Copy all the rows below, swapping "Grey" for "Silver" and leaving everything else as it is. Leave out the pictures.

SUPPLIED DATA >>
——————————

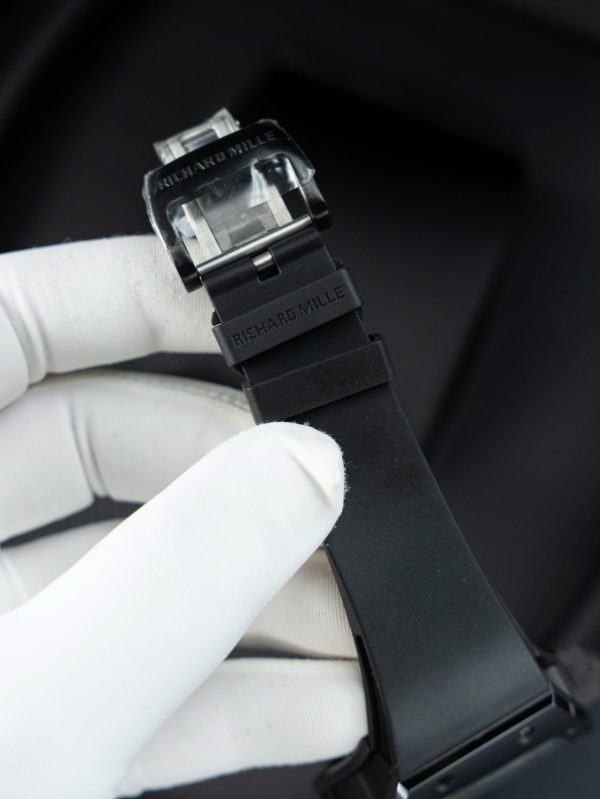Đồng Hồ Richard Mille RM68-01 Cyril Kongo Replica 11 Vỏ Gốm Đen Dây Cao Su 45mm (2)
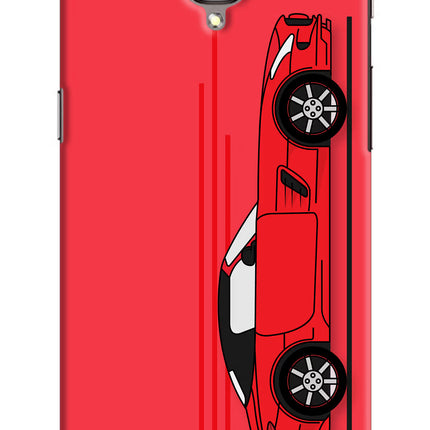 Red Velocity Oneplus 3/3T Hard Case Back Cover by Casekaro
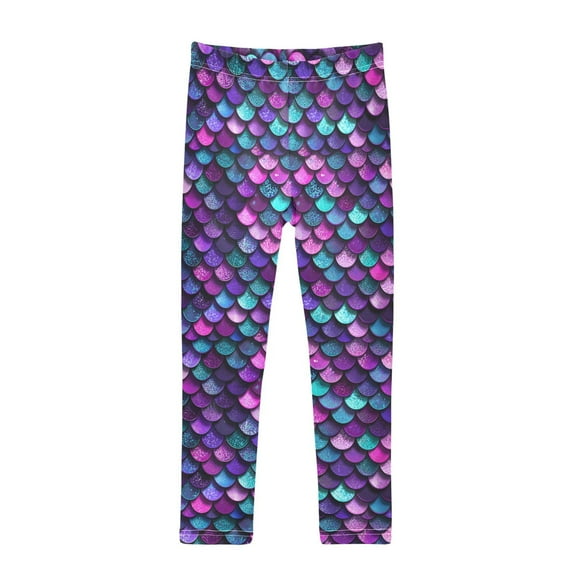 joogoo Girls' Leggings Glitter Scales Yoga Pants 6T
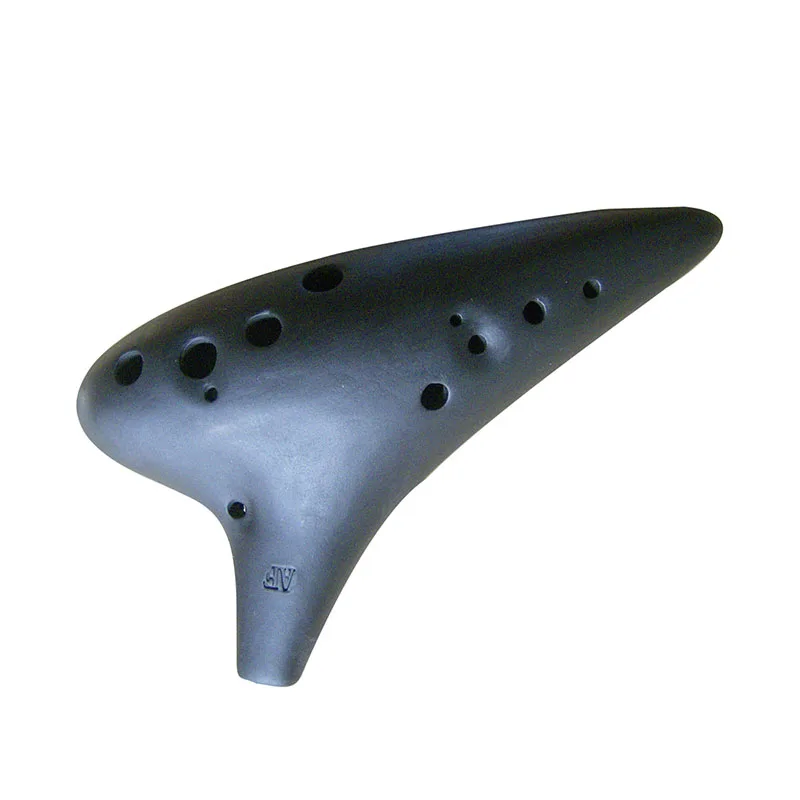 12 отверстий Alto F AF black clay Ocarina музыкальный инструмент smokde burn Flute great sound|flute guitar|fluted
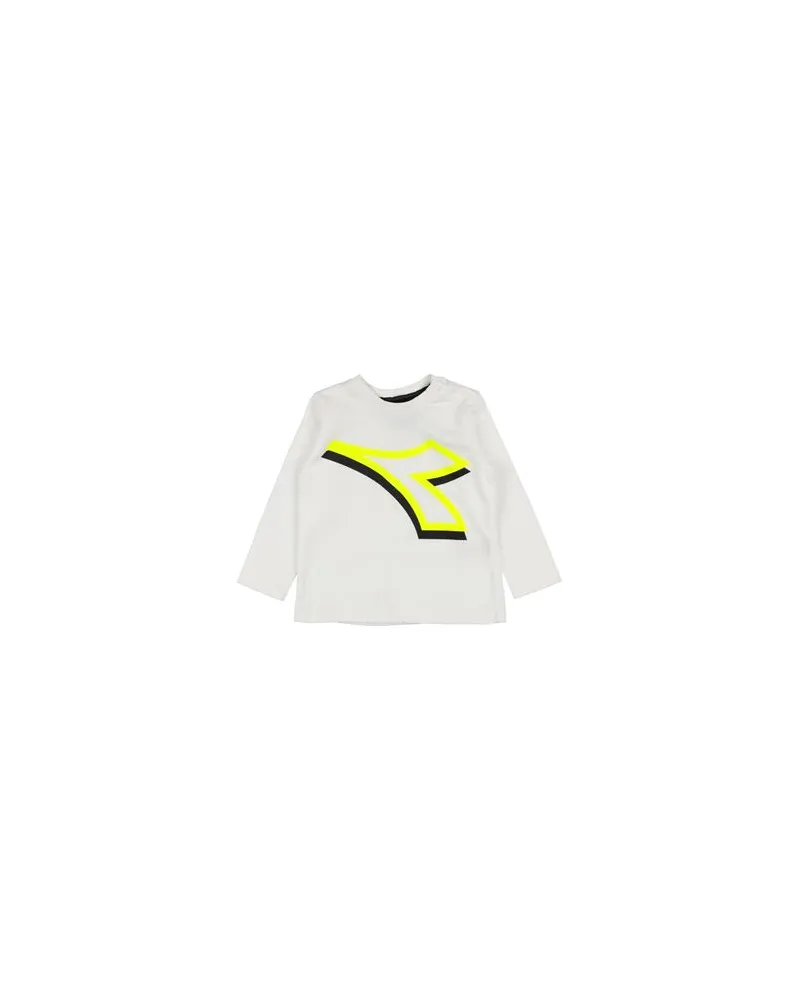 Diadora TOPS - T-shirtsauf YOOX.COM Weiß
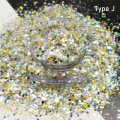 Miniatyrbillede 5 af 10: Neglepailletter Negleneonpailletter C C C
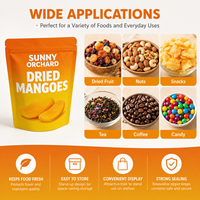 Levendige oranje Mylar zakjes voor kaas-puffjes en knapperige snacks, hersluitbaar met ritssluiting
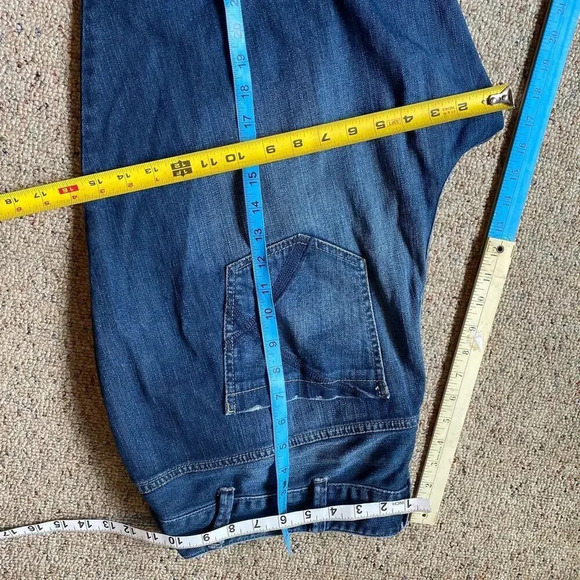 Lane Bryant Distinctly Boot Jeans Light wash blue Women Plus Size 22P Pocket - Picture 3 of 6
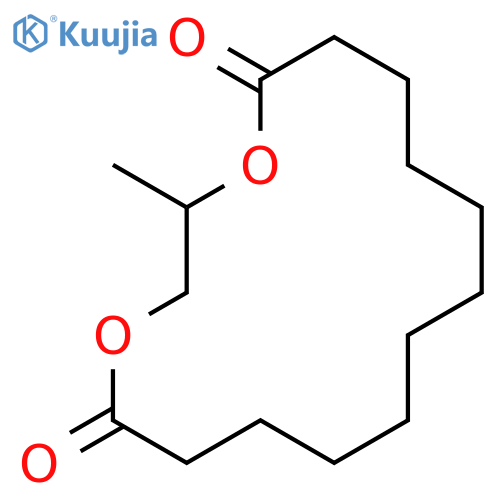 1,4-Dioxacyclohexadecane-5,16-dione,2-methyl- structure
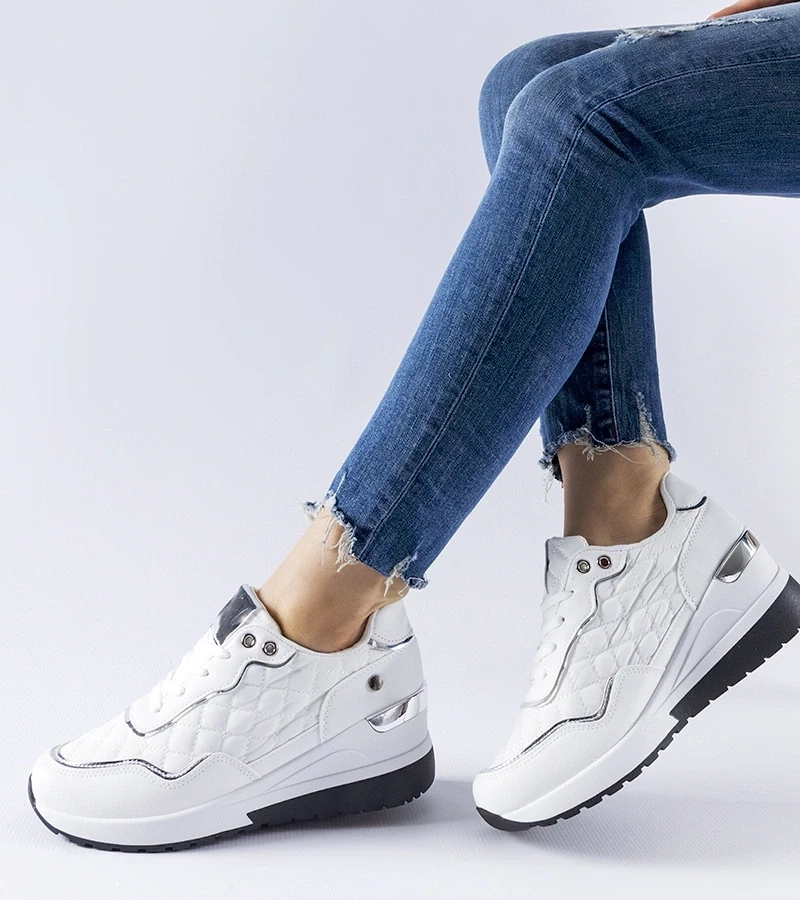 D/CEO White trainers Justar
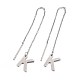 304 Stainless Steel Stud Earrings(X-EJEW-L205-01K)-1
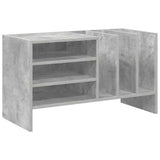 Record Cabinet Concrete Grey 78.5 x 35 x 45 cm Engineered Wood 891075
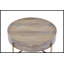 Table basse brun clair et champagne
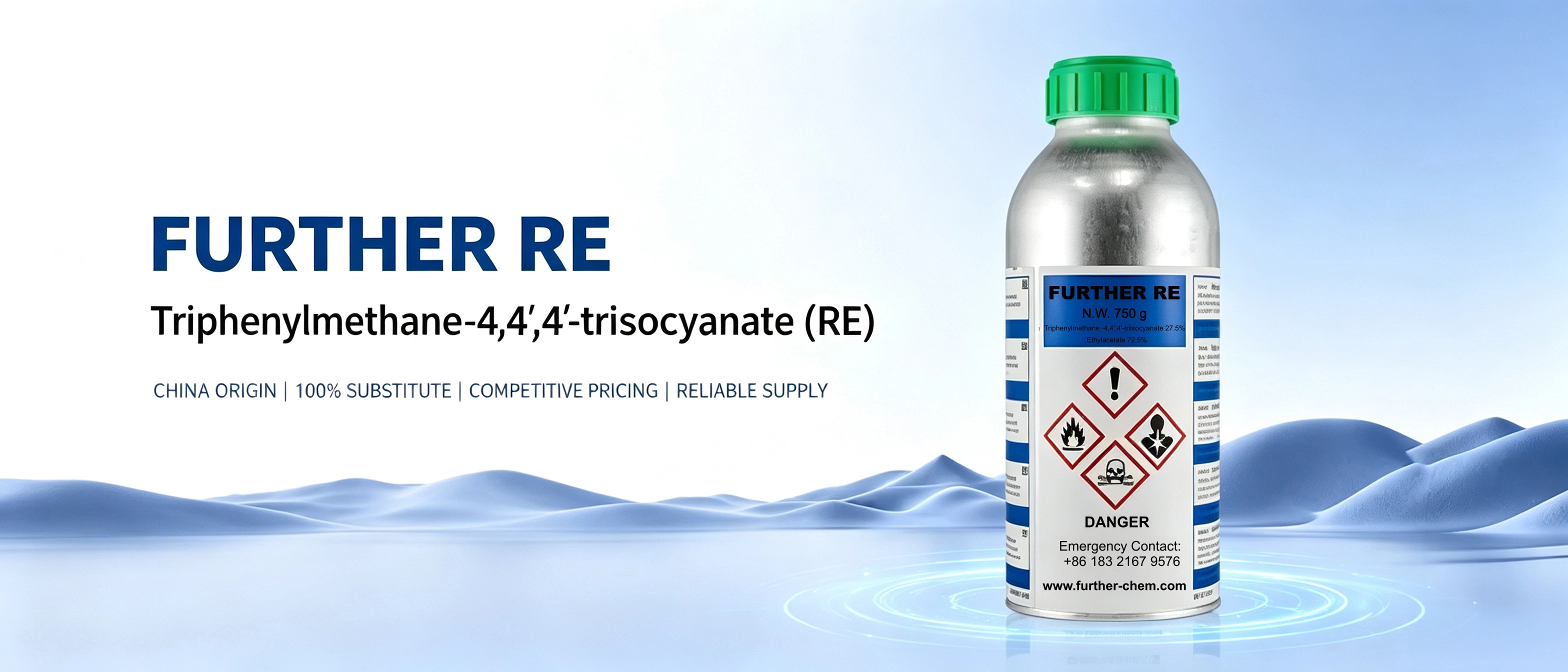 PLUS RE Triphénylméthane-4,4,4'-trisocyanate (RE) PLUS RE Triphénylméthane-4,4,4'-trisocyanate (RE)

——————————

WRITTEN REPLY >>
Đồng Hồ Richard Mille RM68-01 Cyril Kongo Replica 11 Vỏ Gốm Đen Dây Cao Su 45mm (2)
 Red Velocity Oneplus 3/3T Hard Case Back Cover by Casekaro
 joogoo Girls' Leggings Glitter Scales Yoga Pants 6T
 12 отверстий Alto F AF black clay Ocarina музыкальный инструмент smokde burn Flute great sound|flute guitar|fluted
 Diadora TOPS - T-shirtsauf YOOX.COM Weiß
 Miniatyrbillede 5 af 10: Neglepailletter Negleneonpailletter C C C
 Levendige oranje Mylar zakjes voor kaas-puffjes en knapperige snacks, hersluitbaar met ritssluiting
 Lane Bryant Distinctly Boot Jeans Light wash blue Women Plus Size 22P Pocket - Picture 3 of 6
 1,4-Dioxacyclohexadecane-5,16-dione,2-methyl- structure
 D/CEO White trainers Justar
 304 Stainless Steel Stud Earrings(X-EJEW-L205-01K)-1
 Record Cabinet Concrete Silver 78.5 x 35 x 45 cm Engineered Wood 891075
 Table basse brun clair et champagne
 PLUS RE Triphénylméthane-4,4,4'-trisocyanate (RE) PLUS RE Triphénylméthane-4,4,4'-trisocyanate (RE)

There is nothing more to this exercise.